By Fathol Zaman Bukhari
The word “boycott” or “boikot” in Bahasa Malaysia has suddenly found a niche in the country’s predominantly Malay-Muslim community. It has been bandied about with words such as McDonald’s, Jewish and Palestine soon after Israel’s tanks and war planes swept into the Gaza Strip on a mission of destruction – the annihilation of Hamas.
Since the invasion by the Israeli army on July 8 calls to boycott companies that have dealings and connections with the Jewish state have found traction with Muslims all over the world, and Malaysia is no exception.
It is silly how some have considered boycotting as an option to address the on-going Israeli-Palestinian conflict. Many are of the opinion that the war between the two opposing sides will never end, as both parties have no desire to “cease hostilities” no matter what happens. It is legitimacy for Hamas while to the Israelis keeping the Palestinians holed up in strip of land ensures their survivability as a nation.

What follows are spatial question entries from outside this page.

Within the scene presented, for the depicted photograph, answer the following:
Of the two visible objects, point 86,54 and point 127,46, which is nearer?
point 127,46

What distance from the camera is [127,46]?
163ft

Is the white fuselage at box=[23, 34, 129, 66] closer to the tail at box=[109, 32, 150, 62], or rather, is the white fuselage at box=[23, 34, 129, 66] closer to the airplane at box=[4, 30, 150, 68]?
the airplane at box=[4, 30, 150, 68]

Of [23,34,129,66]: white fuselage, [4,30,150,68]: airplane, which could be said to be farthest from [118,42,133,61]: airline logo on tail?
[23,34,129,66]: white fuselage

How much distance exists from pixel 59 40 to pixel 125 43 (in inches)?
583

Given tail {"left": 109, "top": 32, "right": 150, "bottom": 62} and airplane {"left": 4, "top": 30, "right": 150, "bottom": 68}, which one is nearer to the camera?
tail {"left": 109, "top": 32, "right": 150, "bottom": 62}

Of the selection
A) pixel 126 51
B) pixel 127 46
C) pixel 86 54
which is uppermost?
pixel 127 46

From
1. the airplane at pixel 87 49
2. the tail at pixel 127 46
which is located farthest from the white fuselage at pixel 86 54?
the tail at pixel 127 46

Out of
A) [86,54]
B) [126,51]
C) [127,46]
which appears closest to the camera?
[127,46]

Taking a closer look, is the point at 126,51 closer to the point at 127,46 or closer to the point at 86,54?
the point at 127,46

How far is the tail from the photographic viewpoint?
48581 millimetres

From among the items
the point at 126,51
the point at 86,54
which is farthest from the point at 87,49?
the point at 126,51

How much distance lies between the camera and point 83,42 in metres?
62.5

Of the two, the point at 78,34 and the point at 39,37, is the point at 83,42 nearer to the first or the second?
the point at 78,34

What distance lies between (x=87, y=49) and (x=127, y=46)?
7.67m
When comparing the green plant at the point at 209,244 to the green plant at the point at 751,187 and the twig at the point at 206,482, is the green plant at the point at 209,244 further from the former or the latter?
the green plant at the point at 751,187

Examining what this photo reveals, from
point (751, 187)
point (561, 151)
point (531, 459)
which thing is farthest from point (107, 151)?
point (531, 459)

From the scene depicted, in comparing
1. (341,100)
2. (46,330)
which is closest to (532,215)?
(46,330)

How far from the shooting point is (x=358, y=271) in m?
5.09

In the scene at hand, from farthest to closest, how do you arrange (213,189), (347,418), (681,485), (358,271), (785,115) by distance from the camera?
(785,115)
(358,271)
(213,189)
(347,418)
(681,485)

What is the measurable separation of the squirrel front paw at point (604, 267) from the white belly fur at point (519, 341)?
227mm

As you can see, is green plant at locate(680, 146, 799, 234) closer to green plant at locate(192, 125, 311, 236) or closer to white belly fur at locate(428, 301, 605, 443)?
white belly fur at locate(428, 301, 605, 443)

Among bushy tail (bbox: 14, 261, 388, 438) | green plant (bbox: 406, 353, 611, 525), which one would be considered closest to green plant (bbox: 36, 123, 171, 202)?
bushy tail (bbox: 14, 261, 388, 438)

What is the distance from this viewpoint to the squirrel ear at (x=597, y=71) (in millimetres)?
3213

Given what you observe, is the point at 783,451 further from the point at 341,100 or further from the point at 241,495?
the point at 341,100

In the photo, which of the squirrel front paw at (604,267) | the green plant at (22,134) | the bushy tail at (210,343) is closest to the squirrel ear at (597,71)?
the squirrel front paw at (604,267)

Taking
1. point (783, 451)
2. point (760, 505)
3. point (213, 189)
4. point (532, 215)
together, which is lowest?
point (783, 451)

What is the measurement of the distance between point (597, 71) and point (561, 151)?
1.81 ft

Bearing the brunt of the Israeli onslaught is the country’s many McDonald’s franchises. There are over 200 McDonald’s outlets presently in Malaysia. They employ over 12,000 workers of which the majority are Muslims. Plans to increase the number of outlets to 500 are in the pipeline. This year McDonald’s has invested RM185 million to open 24 new restaurants and renovate 29.
The planned boycott of McDonald’s on Wednesday, August 8, was spurred by an online campaign on the Internet. It was to start from 7am to 7pm daily until Israel leaves Palestine. An outlet in Dungun and Kerteh, Terengganu suffered over 80 per cent losses due to the campaign largely through Facebook. Their workers were threatened with bodily harm and had to move around incognito.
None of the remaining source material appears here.